The idea of using kernel functions in the design and analysis of the IPMs is quite powerful and rich. We present a Feasible Interior-Point Methods (IPM) based on the class of eligible kernel functions (EKF).  The EKF is used to determine search direction, proximity measure, step-size, and other important elements of the method, which are then used to prove the global convergence of the method and to calculate the iteration bounds of the method.

This approach was developed as an effort to resolve the “Irony of IPMs”, the term coined by J. Renegar, which describes the fact that the iteration bound of the short-step IPMs is the order of magnitude better than the iteration bound of classical long-step IPMs, while in practice long-step methods perform much better than short-step methods.
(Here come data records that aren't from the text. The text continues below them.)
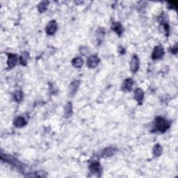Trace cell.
<instances>
[{
    "label": "cell",
    "mask_w": 178,
    "mask_h": 178,
    "mask_svg": "<svg viewBox=\"0 0 178 178\" xmlns=\"http://www.w3.org/2000/svg\"><path fill=\"white\" fill-rule=\"evenodd\" d=\"M155 124L156 129L160 132H165L170 126V122L161 116H157L155 118Z\"/></svg>",
    "instance_id": "6da1fadb"
},
{
    "label": "cell",
    "mask_w": 178,
    "mask_h": 178,
    "mask_svg": "<svg viewBox=\"0 0 178 178\" xmlns=\"http://www.w3.org/2000/svg\"><path fill=\"white\" fill-rule=\"evenodd\" d=\"M100 59L98 58L97 55H92L89 56V58L87 60V65L90 68H95L100 63Z\"/></svg>",
    "instance_id": "3957f363"
},
{
    "label": "cell",
    "mask_w": 178,
    "mask_h": 178,
    "mask_svg": "<svg viewBox=\"0 0 178 178\" xmlns=\"http://www.w3.org/2000/svg\"><path fill=\"white\" fill-rule=\"evenodd\" d=\"M144 98V93L140 89H137L134 91V98L139 104H141Z\"/></svg>",
    "instance_id": "30bf717a"
},
{
    "label": "cell",
    "mask_w": 178,
    "mask_h": 178,
    "mask_svg": "<svg viewBox=\"0 0 178 178\" xmlns=\"http://www.w3.org/2000/svg\"><path fill=\"white\" fill-rule=\"evenodd\" d=\"M14 98L15 101H16L17 102H21L23 99V93L20 90L16 91L14 94Z\"/></svg>",
    "instance_id": "e0dca14e"
},
{
    "label": "cell",
    "mask_w": 178,
    "mask_h": 178,
    "mask_svg": "<svg viewBox=\"0 0 178 178\" xmlns=\"http://www.w3.org/2000/svg\"><path fill=\"white\" fill-rule=\"evenodd\" d=\"M139 68V59L137 55H133L131 61V72L135 73Z\"/></svg>",
    "instance_id": "5b68a950"
},
{
    "label": "cell",
    "mask_w": 178,
    "mask_h": 178,
    "mask_svg": "<svg viewBox=\"0 0 178 178\" xmlns=\"http://www.w3.org/2000/svg\"><path fill=\"white\" fill-rule=\"evenodd\" d=\"M164 55V50L161 45L156 46L152 53V59L154 60L161 59Z\"/></svg>",
    "instance_id": "7a4b0ae2"
},
{
    "label": "cell",
    "mask_w": 178,
    "mask_h": 178,
    "mask_svg": "<svg viewBox=\"0 0 178 178\" xmlns=\"http://www.w3.org/2000/svg\"><path fill=\"white\" fill-rule=\"evenodd\" d=\"M72 64L74 68H80L82 67L83 64V61L82 58L80 57H76L72 59Z\"/></svg>",
    "instance_id": "9a60e30c"
},
{
    "label": "cell",
    "mask_w": 178,
    "mask_h": 178,
    "mask_svg": "<svg viewBox=\"0 0 178 178\" xmlns=\"http://www.w3.org/2000/svg\"><path fill=\"white\" fill-rule=\"evenodd\" d=\"M57 30V24L55 20L50 21L45 28V32L48 35H53Z\"/></svg>",
    "instance_id": "277c9868"
},
{
    "label": "cell",
    "mask_w": 178,
    "mask_h": 178,
    "mask_svg": "<svg viewBox=\"0 0 178 178\" xmlns=\"http://www.w3.org/2000/svg\"><path fill=\"white\" fill-rule=\"evenodd\" d=\"M73 114V110H72V104L71 102H68L65 107V117L69 118L71 117Z\"/></svg>",
    "instance_id": "4fadbf2b"
},
{
    "label": "cell",
    "mask_w": 178,
    "mask_h": 178,
    "mask_svg": "<svg viewBox=\"0 0 178 178\" xmlns=\"http://www.w3.org/2000/svg\"><path fill=\"white\" fill-rule=\"evenodd\" d=\"M162 153V147L159 144H157L153 148V154L155 157H159Z\"/></svg>",
    "instance_id": "2e32d148"
},
{
    "label": "cell",
    "mask_w": 178,
    "mask_h": 178,
    "mask_svg": "<svg viewBox=\"0 0 178 178\" xmlns=\"http://www.w3.org/2000/svg\"><path fill=\"white\" fill-rule=\"evenodd\" d=\"M29 59V54L27 52H24L20 57V63L23 65H27Z\"/></svg>",
    "instance_id": "d6986e66"
},
{
    "label": "cell",
    "mask_w": 178,
    "mask_h": 178,
    "mask_svg": "<svg viewBox=\"0 0 178 178\" xmlns=\"http://www.w3.org/2000/svg\"><path fill=\"white\" fill-rule=\"evenodd\" d=\"M80 52L83 55H87L89 53V50L87 47H82L80 48Z\"/></svg>",
    "instance_id": "ffe728a7"
},
{
    "label": "cell",
    "mask_w": 178,
    "mask_h": 178,
    "mask_svg": "<svg viewBox=\"0 0 178 178\" xmlns=\"http://www.w3.org/2000/svg\"><path fill=\"white\" fill-rule=\"evenodd\" d=\"M80 81L75 80L73 81L71 83H70V95H74L75 93L77 91L79 86H80Z\"/></svg>",
    "instance_id": "7c38bea8"
},
{
    "label": "cell",
    "mask_w": 178,
    "mask_h": 178,
    "mask_svg": "<svg viewBox=\"0 0 178 178\" xmlns=\"http://www.w3.org/2000/svg\"><path fill=\"white\" fill-rule=\"evenodd\" d=\"M89 169L92 173L97 174L101 173V165L98 161H95L91 163L89 166Z\"/></svg>",
    "instance_id": "ba28073f"
},
{
    "label": "cell",
    "mask_w": 178,
    "mask_h": 178,
    "mask_svg": "<svg viewBox=\"0 0 178 178\" xmlns=\"http://www.w3.org/2000/svg\"><path fill=\"white\" fill-rule=\"evenodd\" d=\"M27 120L23 116H18V117H17L14 122V124L16 127H23L27 125Z\"/></svg>",
    "instance_id": "9c48e42d"
},
{
    "label": "cell",
    "mask_w": 178,
    "mask_h": 178,
    "mask_svg": "<svg viewBox=\"0 0 178 178\" xmlns=\"http://www.w3.org/2000/svg\"><path fill=\"white\" fill-rule=\"evenodd\" d=\"M112 29L119 36H120L122 34V32H123V27H122V25L120 23H113V26H112Z\"/></svg>",
    "instance_id": "5bb4252c"
},
{
    "label": "cell",
    "mask_w": 178,
    "mask_h": 178,
    "mask_svg": "<svg viewBox=\"0 0 178 178\" xmlns=\"http://www.w3.org/2000/svg\"><path fill=\"white\" fill-rule=\"evenodd\" d=\"M116 152V149L113 148V147H109V148H107L103 150L102 155V157L104 158L110 157H111V156H113L114 154H115Z\"/></svg>",
    "instance_id": "8fae6325"
},
{
    "label": "cell",
    "mask_w": 178,
    "mask_h": 178,
    "mask_svg": "<svg viewBox=\"0 0 178 178\" xmlns=\"http://www.w3.org/2000/svg\"><path fill=\"white\" fill-rule=\"evenodd\" d=\"M134 83V82L133 80H131L130 78L127 79L122 83V90L123 91H131Z\"/></svg>",
    "instance_id": "8992f818"
},
{
    "label": "cell",
    "mask_w": 178,
    "mask_h": 178,
    "mask_svg": "<svg viewBox=\"0 0 178 178\" xmlns=\"http://www.w3.org/2000/svg\"><path fill=\"white\" fill-rule=\"evenodd\" d=\"M177 45H175L174 47H173L172 53L176 54H177Z\"/></svg>",
    "instance_id": "44dd1931"
},
{
    "label": "cell",
    "mask_w": 178,
    "mask_h": 178,
    "mask_svg": "<svg viewBox=\"0 0 178 178\" xmlns=\"http://www.w3.org/2000/svg\"><path fill=\"white\" fill-rule=\"evenodd\" d=\"M17 56L14 54H8V60L7 65L9 68H14L17 63Z\"/></svg>",
    "instance_id": "52a82bcc"
},
{
    "label": "cell",
    "mask_w": 178,
    "mask_h": 178,
    "mask_svg": "<svg viewBox=\"0 0 178 178\" xmlns=\"http://www.w3.org/2000/svg\"><path fill=\"white\" fill-rule=\"evenodd\" d=\"M48 4H49V2H47V1H43V2H41V3L39 4L38 7L39 12H41V13L45 12V11L47 10V8Z\"/></svg>",
    "instance_id": "ac0fdd59"
}]
</instances>
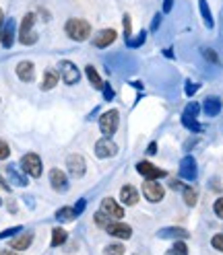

The iteration bounds of the short –step IPM to obtain -approximate solution matches best known iteration bounds for these types of methods, namely O((1+2κ) √n log n/ε ​​).  One of the main achievements of the kernel-based IPMs is the improved complexity of long-step methods. For certain types of EKFs an O((1+2κ) √n  log  n  log n/ε ​) iteration complexity is achieved.

The streamlined Scheme to calculate iteration bounds is introduced and is used to derive the iteration bounds of IPMs for several specific EKFs.

Although the Scheme is helpful, the derivation of the iteration bounds for particular EKF is still quite involved. We introduce additional conditions on EKF that are   mild and not very restrictive which lead to a significant simplification of the Scheme and consequently the derivation of the iteration bounds. We illustrate the new approach on the number of particular EKF matching the results obtained in the classical approach.

Tamás Solymosi: On computing the disruption nucleolus in balanced games

In transferable utility cooperative games, the satisfaction of a coalition with a payoff allocation is measured by the difference of the payoff and the value of the coalition. It is positive for payoff allocations in the relative interior of the core. At such core allocations, the ratio of the satisfactions of the complementary coalition and the coalition is used to measure the propensity of the coalition to disrupt full cooperation by rejecting the payoff allocation. The maximum of these ratios over all coalitions indicates a kind of “vulnerability’’ of the core allocation, thus it is desired to be minimized. The disruption nucleolus lexicographically minimizes, over the interior of the core, the nonincreasingly ordered vector of the disruption propensities of the coalitions. In the talk, we show how the disruption nucleolus of a balanced game can be computed as a (linearized) weigthed nucleolus. We also explore simplification possibilities in the standard lexicographic center procedure for specific well-known classes of balanced games.